In Australia, high vaccination coverage in children and reduced exposure to naturally circulating measles virus have left a residual cohort of susceptible young adults born in the 1970s and early 1980s, when measles vaccine was first introduced but coverage was low. Since the MCC, most outbreaks have involved a high proportion of young adults in this birth cohort. To improve immunity in this age group the young adult MMR vaccination campaign was conducted during 2001.129 In 2002, a serosurvey, conducted by the NCIRS to evaluate this targeted program, indicated that the proportion immune in the young adult birth cohort had not increased and that a relatively high proportion of targeted individuals remained susceptible.130 The notification rate for 20–34 year olds in this review period was the highest of all age groups for the first time since the MCC in 1998.

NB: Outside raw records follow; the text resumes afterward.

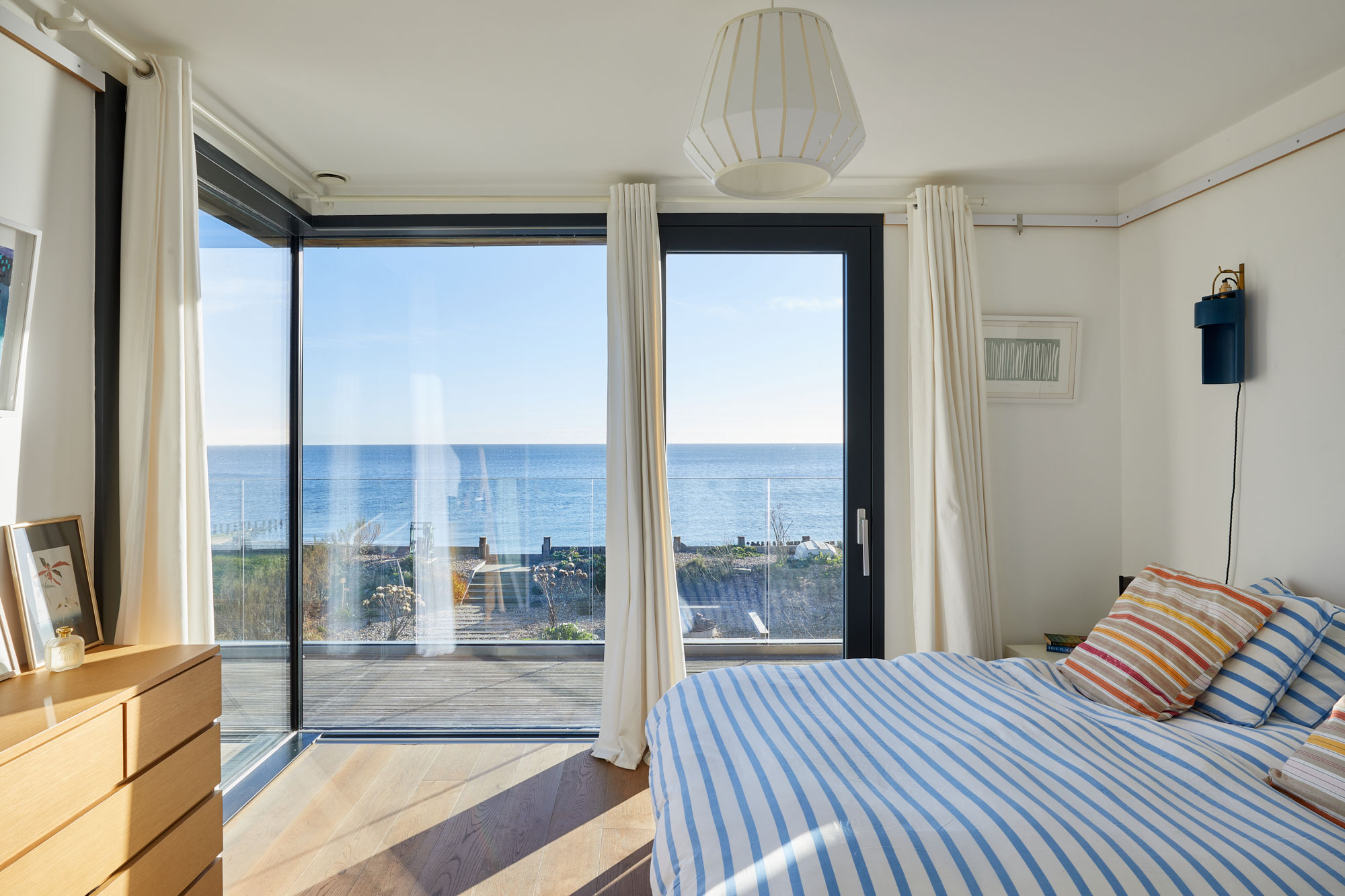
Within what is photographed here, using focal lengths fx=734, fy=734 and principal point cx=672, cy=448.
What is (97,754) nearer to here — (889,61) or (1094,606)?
(889,61)

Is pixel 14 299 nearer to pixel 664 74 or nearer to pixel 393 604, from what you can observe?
pixel 664 74

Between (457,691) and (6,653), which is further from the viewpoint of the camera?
(457,691)

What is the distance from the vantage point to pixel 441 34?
213 centimetres

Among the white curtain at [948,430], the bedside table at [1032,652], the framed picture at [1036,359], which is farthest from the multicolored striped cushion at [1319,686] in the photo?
the framed picture at [1036,359]

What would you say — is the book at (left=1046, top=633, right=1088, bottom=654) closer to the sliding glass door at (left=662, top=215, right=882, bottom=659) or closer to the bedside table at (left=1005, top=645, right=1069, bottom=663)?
the bedside table at (left=1005, top=645, right=1069, bottom=663)

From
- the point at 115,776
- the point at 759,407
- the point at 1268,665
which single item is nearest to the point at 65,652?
the point at 115,776

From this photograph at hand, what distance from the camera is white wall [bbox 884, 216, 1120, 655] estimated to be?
3.35 meters

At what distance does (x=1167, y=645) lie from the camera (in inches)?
86.0

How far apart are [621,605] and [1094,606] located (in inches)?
85.3

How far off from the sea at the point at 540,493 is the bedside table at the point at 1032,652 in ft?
2.81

The USA has recently declared their elimination of endemic measles.131,132 The WHO Regional Committee for the Western Pacific determined 2012 as the target date for measles elimination in the Western Pacific region.133 Modelling, using Australian serosurvey data, suggests elimination may already have been achieved130,134 and, using estimates of vaccine uptake, the models predict endemic measles transmission will remain absent from Australia until at least 2012.130 Continued monitoring is, however, still required as different geographic regions within Australia were projected to exceed the epidemic threshold at different times if vaccination coverage remained at current levels.134

Australia, and other countries of the region which have already eliminated indigenous measles transmission, remain at risk of measles importation from neighbouring countries where measles is still endemic. In Australia, the primary case of most recent measles outbreaks acquired their infection in another country and this is supported by molecular genotyping of clinical specimens or measles isolates from the resulting outbreaks.126,135 However, during the review period, there have been several outbreaks for which the source case has not been identified, including a measles outbreak amongst Indigenous people in Western Australia in 2004 (n=6). In summary, the young adult MMR vaccination program does not appear to have increased the proportion immune to measles in this age group and young adults account for a higher proportion of notified cases than ever before. Therefore, to maintain elimination in the longer term, additional efforts may be needed to target this cohort. The other age group most at risk are children aged 0–4 years who continue to have the second highest notification and the highest hospitalisation rates of any age group. Therefore, high coverage with two doses, including better timeliness and completeness of childhood vaccinations among preschool children, should remain an important goal of Australia’s measles control strategy.